Harcèlement moral au travail
Définition légale en 2025
Le harcèlement moral au travail désigne un ensemble d’agissements répétés qui ont pour objet ou pour effet une dégradation des conditions de travail susceptible de porter atteinte aux droits et à la dignité du salarié, d’altérer sa santé physique ou mentale ou de compromettre son avenir professionnel. Cette définition, issue de la loi de modernisation sociale de 2002, figure aujourd’hui dans le Code du travail à l’article L1152-1 et s’applique quel que soit le statut du salarié, la taille de l’entreprise ou la nature du contrat.
Ces agissements sont interdits qu’ils soient le fait de l’employeur, d’un supérieur hiérarchique, d’un collègue, d’un subordonné ou d’une personne extérieure intervenant dans l’entreprise. Aucun salarié ne peut être sanctionné, licencié ou faire l’objet d’une mesure défavorable pour avoir subi ou refusé de subir des faits de harcèlement moral, ni pour les avoir relatés ou dénoncés de bonne foi. L’article L1152-2 du Code du travail prévoit la nullité de toute rupture ou sanction prononcée en violation de ces principes.

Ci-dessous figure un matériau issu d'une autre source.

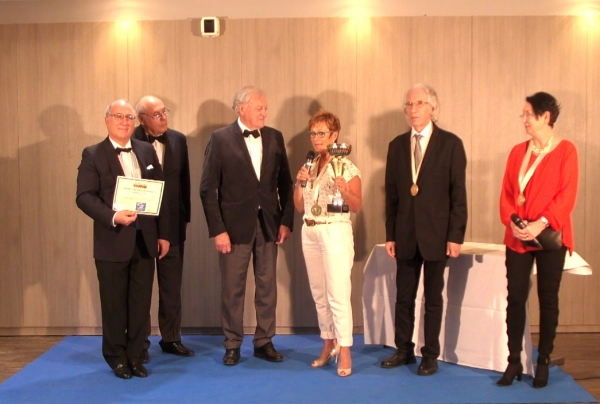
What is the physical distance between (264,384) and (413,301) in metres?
1.11

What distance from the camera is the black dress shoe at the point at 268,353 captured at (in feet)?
15.3

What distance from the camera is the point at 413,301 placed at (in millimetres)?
4441

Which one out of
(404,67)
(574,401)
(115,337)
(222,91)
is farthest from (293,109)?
(574,401)

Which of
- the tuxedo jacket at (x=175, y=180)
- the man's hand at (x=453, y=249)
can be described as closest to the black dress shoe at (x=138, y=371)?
the tuxedo jacket at (x=175, y=180)

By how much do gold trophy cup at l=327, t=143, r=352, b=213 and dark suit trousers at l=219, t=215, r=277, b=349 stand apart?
66 cm

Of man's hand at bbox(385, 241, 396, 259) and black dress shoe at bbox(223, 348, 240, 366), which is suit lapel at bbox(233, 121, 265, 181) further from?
black dress shoe at bbox(223, 348, 240, 366)

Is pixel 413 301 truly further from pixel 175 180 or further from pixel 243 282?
pixel 175 180

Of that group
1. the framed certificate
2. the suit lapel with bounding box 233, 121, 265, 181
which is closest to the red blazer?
the suit lapel with bounding box 233, 121, 265, 181

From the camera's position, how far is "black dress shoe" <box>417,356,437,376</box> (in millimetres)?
4301

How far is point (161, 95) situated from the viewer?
5461mm

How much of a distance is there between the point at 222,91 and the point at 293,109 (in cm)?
59

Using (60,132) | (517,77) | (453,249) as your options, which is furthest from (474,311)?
(60,132)

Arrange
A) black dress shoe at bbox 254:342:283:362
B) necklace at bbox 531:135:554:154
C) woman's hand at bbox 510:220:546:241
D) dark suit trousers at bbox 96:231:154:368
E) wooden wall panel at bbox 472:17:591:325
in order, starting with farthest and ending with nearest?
wooden wall panel at bbox 472:17:591:325 → black dress shoe at bbox 254:342:283:362 → dark suit trousers at bbox 96:231:154:368 → necklace at bbox 531:135:554:154 → woman's hand at bbox 510:220:546:241

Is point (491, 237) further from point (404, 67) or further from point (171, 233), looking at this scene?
point (171, 233)
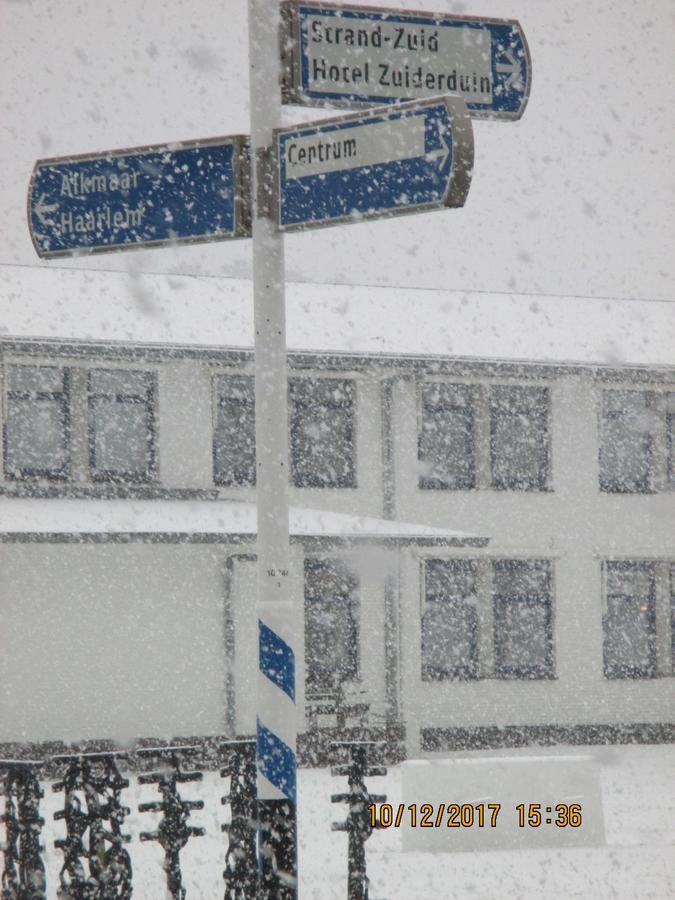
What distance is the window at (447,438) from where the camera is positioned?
22.5 metres

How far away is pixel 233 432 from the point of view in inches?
850

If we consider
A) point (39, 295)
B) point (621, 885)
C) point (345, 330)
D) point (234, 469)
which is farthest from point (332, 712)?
point (621, 885)

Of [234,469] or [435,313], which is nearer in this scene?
[234,469]

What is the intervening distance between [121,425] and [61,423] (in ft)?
2.78

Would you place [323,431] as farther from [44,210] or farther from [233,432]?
[44,210]

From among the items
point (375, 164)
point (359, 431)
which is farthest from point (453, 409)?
point (375, 164)

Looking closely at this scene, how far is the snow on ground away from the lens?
9.39 m

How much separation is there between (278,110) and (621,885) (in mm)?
5813

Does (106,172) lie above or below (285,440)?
above

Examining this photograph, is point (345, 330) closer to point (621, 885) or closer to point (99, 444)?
point (99, 444)

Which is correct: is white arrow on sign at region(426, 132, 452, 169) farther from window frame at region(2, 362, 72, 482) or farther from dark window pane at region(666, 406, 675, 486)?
dark window pane at region(666, 406, 675, 486)

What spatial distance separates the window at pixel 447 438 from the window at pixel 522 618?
158cm

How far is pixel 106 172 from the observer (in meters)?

Manifestations et formes du harcèlement moral
Le harcèlement moral est un processus de destruction construit dans la durée. Pris isolément, certains comportements peuvent sembler anodins, mais leur répétition et leur accumulation finissent par atteindre gravement la personne visée. Il peut se manifester par une hostilité constante, des remarques dévalorisantes, des humiliations publiques ou privées, des critiques systématiques du travail accompli ou de la personne elle-même. Il peut aussi prendre la forme d’une mise à l’écart progressive, d’un isolement dans le bureau, de l’exclusion des réunions et des échanges d’information, du fait de ne plus dire bonjour, de ne plus répondre aux messages ou de faire comme si la personne n’existait plus.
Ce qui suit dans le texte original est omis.